Biography: Jonathan is a musician returning to his mathematical roots, pursuing a renaissance-view of marrying the endeavors of humanity in the face of practical specialization. His interests within biostatistics revolve around being an advocate for scientists who have critical questions and for those who need a voice from someone trained in the field of statistics, who will look at the science and literature as well as issues not related to science, to shed light on health issues, rather than simply taking refuge in the most highly promoted establishment views.

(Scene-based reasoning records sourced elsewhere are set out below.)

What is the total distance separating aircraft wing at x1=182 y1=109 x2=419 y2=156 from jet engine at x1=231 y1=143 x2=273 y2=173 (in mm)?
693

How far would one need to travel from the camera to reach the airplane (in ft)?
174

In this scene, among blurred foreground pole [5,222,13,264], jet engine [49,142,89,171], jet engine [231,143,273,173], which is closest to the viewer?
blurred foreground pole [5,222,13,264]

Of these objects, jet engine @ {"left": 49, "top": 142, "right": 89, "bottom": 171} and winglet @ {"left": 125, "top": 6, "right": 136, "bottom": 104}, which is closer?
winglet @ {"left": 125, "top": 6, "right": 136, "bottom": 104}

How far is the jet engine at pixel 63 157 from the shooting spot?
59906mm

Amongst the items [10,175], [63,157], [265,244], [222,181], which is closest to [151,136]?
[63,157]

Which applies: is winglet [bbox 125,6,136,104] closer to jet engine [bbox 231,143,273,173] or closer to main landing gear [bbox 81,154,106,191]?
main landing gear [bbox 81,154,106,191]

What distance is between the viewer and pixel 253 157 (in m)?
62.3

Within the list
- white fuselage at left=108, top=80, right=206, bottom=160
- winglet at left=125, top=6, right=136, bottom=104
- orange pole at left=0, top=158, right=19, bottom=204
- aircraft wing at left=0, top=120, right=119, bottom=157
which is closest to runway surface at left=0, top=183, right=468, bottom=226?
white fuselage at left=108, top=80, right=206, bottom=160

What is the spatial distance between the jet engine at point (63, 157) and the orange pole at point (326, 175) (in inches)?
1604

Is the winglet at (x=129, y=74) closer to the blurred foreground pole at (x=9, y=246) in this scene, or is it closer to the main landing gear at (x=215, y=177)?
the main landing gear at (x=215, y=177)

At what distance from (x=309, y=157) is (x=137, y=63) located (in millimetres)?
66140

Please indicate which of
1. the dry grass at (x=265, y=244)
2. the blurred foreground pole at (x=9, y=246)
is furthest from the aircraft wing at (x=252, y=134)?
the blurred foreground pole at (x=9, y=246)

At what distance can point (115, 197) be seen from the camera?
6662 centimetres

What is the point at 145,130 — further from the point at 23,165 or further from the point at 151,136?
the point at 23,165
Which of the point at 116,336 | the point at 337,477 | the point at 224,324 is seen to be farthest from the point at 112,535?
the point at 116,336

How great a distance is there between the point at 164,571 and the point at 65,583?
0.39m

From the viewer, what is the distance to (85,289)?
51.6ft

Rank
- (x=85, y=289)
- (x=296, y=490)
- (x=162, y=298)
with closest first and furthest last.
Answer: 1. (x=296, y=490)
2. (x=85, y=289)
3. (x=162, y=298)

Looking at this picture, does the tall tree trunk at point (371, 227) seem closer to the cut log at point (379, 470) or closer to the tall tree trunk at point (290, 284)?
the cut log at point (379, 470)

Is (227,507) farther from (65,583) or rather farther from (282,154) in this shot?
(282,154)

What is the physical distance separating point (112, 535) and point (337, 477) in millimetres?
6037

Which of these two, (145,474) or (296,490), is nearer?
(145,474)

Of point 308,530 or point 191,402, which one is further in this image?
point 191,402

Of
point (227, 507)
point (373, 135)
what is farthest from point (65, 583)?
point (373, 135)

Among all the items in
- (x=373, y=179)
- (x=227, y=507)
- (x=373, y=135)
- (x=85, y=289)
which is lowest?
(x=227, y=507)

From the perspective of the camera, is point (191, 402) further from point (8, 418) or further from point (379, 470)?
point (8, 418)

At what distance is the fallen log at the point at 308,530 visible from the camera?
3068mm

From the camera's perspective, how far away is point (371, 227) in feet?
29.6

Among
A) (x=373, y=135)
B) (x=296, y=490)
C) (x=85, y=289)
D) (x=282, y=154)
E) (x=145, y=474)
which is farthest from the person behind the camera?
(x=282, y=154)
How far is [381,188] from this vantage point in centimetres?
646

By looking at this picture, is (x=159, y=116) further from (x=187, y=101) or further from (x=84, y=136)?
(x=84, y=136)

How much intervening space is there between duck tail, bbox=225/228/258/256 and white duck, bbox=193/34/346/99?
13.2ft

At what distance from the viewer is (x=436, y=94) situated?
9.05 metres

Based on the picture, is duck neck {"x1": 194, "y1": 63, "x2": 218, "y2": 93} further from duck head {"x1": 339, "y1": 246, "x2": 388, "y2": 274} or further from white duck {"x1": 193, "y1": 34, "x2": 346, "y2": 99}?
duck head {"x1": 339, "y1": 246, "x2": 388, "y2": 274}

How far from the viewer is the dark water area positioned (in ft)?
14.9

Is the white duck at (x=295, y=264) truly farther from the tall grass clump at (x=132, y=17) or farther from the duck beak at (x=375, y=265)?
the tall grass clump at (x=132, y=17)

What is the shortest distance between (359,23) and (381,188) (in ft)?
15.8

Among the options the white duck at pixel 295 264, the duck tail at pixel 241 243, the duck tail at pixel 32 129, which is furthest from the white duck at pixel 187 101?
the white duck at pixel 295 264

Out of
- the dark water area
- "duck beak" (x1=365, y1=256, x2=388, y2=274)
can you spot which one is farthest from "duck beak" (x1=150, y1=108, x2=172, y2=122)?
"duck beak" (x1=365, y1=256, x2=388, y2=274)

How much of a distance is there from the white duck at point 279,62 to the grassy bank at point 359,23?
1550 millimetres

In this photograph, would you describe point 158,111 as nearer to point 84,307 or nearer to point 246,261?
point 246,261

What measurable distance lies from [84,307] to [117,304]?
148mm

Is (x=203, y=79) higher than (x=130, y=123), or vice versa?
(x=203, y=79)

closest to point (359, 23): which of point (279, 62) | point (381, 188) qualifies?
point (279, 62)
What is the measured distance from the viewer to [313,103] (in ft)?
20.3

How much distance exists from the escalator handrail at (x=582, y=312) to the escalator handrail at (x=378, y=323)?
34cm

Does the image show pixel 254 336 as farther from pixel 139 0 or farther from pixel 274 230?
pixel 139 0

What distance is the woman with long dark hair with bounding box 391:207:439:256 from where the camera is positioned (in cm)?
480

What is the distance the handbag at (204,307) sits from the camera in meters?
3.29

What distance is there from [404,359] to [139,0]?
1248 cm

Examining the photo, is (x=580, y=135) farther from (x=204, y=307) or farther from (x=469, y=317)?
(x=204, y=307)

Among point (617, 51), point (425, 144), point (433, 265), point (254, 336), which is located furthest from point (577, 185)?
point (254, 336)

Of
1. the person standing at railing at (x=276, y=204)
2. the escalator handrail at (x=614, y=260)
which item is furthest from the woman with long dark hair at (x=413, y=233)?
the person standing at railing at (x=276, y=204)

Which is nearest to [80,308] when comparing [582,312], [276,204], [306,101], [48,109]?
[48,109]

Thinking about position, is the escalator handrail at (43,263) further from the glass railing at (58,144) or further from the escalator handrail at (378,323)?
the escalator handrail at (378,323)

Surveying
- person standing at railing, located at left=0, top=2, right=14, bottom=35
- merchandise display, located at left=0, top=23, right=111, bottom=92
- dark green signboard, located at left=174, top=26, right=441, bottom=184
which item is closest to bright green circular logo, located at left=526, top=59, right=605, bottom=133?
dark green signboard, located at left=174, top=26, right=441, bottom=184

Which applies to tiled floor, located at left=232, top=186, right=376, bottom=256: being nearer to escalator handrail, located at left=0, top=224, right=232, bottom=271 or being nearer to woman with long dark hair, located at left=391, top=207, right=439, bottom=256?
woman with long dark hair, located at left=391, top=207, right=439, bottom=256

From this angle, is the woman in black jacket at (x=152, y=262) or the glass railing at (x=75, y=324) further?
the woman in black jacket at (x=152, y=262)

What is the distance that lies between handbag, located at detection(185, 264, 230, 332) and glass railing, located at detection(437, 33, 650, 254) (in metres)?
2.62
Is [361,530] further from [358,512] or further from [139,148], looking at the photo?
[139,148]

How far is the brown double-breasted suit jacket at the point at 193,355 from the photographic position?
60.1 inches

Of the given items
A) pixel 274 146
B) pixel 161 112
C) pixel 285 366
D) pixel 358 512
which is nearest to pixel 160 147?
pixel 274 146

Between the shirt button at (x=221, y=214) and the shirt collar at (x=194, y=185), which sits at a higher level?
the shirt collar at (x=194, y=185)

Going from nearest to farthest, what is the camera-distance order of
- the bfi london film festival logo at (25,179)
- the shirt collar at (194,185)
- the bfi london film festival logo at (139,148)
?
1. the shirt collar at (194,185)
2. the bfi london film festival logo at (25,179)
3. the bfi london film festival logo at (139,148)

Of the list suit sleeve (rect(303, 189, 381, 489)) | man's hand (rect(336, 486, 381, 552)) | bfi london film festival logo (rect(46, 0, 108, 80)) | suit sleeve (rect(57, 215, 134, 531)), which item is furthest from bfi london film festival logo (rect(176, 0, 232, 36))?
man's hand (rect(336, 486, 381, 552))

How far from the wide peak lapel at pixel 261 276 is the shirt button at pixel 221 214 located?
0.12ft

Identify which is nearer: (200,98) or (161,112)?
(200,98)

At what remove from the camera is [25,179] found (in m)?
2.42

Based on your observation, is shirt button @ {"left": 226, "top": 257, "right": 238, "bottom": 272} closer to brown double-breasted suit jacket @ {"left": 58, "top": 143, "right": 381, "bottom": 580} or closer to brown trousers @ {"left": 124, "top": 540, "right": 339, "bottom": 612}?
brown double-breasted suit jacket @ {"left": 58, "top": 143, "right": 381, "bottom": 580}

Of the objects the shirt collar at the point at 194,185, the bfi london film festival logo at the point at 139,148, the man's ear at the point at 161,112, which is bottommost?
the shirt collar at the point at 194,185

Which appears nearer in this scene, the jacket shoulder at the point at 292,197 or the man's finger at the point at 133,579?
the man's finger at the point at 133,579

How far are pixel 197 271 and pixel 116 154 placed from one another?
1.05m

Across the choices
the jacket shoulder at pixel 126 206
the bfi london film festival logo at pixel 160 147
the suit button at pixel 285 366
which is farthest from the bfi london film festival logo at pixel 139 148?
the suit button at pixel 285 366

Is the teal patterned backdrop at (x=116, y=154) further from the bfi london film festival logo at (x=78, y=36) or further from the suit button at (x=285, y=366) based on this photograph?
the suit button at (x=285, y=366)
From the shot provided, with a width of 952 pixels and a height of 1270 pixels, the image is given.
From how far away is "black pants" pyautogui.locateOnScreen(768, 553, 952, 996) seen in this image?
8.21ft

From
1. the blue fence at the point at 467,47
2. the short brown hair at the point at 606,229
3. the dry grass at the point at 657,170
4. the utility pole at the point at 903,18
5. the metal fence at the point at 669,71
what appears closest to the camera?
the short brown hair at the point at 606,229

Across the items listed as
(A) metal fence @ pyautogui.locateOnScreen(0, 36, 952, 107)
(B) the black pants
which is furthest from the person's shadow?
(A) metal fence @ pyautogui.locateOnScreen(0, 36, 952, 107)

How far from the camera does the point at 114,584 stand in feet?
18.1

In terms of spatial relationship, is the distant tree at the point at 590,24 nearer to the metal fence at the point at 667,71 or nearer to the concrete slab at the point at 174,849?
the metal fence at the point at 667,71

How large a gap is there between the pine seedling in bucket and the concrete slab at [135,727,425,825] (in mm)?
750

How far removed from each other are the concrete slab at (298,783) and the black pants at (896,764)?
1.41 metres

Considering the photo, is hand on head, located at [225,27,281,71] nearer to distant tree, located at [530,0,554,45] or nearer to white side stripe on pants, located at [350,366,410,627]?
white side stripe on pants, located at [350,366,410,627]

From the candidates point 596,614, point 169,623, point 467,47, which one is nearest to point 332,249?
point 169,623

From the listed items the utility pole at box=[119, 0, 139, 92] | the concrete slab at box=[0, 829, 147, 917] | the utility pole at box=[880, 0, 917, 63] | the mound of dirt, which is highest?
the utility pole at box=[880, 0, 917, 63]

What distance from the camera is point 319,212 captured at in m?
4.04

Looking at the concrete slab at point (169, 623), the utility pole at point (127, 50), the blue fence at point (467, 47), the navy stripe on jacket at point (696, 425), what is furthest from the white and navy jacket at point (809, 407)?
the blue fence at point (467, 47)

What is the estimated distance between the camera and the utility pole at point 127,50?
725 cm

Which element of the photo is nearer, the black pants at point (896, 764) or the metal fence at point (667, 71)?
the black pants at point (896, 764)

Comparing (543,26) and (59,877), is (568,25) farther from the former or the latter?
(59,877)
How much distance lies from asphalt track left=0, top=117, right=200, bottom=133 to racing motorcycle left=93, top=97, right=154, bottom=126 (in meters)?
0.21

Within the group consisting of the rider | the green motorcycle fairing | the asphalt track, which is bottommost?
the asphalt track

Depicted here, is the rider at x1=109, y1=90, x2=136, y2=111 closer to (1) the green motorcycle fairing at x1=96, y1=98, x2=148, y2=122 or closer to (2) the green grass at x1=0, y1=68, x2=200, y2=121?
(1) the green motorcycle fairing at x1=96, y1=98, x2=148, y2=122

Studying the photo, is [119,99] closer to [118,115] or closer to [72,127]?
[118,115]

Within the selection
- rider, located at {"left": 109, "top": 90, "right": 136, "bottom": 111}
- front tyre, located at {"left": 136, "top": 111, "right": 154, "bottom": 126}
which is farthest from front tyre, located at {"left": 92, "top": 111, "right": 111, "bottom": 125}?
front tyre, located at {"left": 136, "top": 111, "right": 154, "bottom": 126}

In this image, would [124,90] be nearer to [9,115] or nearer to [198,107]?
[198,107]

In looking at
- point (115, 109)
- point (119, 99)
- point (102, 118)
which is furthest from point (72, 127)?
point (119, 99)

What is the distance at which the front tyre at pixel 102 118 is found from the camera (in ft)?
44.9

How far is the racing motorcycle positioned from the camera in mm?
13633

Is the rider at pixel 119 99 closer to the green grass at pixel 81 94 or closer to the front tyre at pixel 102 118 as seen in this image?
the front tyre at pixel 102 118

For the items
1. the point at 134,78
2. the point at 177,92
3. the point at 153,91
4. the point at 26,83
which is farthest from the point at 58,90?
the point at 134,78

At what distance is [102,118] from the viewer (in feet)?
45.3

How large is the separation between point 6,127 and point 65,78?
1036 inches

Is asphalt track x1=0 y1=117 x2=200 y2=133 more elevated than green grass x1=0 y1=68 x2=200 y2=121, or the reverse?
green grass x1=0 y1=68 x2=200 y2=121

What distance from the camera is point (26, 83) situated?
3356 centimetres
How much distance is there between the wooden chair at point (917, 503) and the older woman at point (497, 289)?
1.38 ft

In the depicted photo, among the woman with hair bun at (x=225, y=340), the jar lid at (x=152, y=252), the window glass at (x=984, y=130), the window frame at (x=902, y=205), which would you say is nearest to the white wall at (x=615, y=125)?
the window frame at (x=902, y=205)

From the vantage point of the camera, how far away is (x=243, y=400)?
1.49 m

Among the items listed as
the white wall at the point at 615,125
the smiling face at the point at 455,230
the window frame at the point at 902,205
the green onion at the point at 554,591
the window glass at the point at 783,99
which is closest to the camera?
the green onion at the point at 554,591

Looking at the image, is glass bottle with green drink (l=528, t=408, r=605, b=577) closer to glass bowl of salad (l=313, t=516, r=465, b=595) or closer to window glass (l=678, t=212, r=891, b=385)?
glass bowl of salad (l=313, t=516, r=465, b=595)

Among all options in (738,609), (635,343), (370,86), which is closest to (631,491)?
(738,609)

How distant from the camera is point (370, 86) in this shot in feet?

Biography: Ivana is a second-year graduate student in the Division of Biostatistics at UC Berkeley. Broadly, her research interests span causal inference, high-dimensional data, machine learning, and semiparametric theory.
Google Scholar: profile
Biography: Sara is a Biostatistics Ph.D. candidate in her final year of study at UC Berkeley. She received her B.A. in Computer Science and Psychology from Duke University and subsequently worked as a researcher in brain imaging labs at Duke and Emory Universities. Her current research focuses on machine learning methodology for the prediction of adverse health-related outcomes in trauma care patients, prediction of mass trauma events using social media data, data visualization, and statistical software package development. She also currently works as a consultant at Genentech in South San Francisco.
Rachael V. Phillips
Rachael is a Biostatistics Ph.D. student. She received an MA in Biostatistics in May 2018 from UC Berkeley. She graduated with Cum Laude honors from Texas Tech University in 2015, receiving a BS in Biology with a Chemistry minor and a BA in Mathematics with a Spanish minor. Rachael’s current research involves the application of machine learning methods, nonparametric statistical estimation, statistical computing, and causal inference to large biological datasets to solve real-world problems in human health, molecular biology, and meta-analysis. She is also passionate about online mediated education and responsible conduct in research. Rachael actively works with the UC Berkeley Superfund Research Center and the National Cancer Institute Division of Cancer Epidemiology and Genetics.
Andre Kurepa Waschka
Biography: Andre is a fourth-year Ph.D. student in Statistics at UC Berkeley. He finished his M.A. in Biostatistics under Dr. Hubbard in 2016. He graduated from North Carolina State University with a B.S. in Applied Mathematics, B.S. in Economics, and a minor in Statistics.
Prof. Romain Pirracchio
Biography: Prof. Pirracchio is a French M.D., Ph.D., hailing from Paris. He obtained his M.D. in 2003, with a specialization in Anesthesiology and Critical Care Medicine. In 2008, he obtained a Master’s degree in Medical Research Methodology and Biostatistics. He completed his doctoral studies in the Department of Biostatistics and Medical Informatics (DBIM, unité INSERM U-1153) at Hôpital Saint Louis, Paris, France in 2012 under the guidance of Prof. Sylvie Chevret. In 2012-2013, He spent a year as a postdoctoral fellow in Biostatistics in the School of Public Health at the University of California, Berkeley, where he worked under the supervision of Prof. Mark J. van der Laan and Prof. Maya L. Petersen. Back in Paris, he was the director of the surgical and trauma ICU at European Hospital Geroges Pompidou (2013-2015) and a researcher in Biostatistics at the INSERM U-1153 unit. In January 2015, Dr. Pirracchio joined the Department of Anesthesia and Perioperative care at the San Francisco General Hospital & Trauma Center (UCSF) as Associate Professor. Since September 2016, he has been at the European Hospital Geroges Pompidou in Paris, serving as Full Professor and Vice Chair for ICUs. He is also Adjunct Associate Professor at UCSF and affiliate to the Division of Biostatistics at UC Berkeley.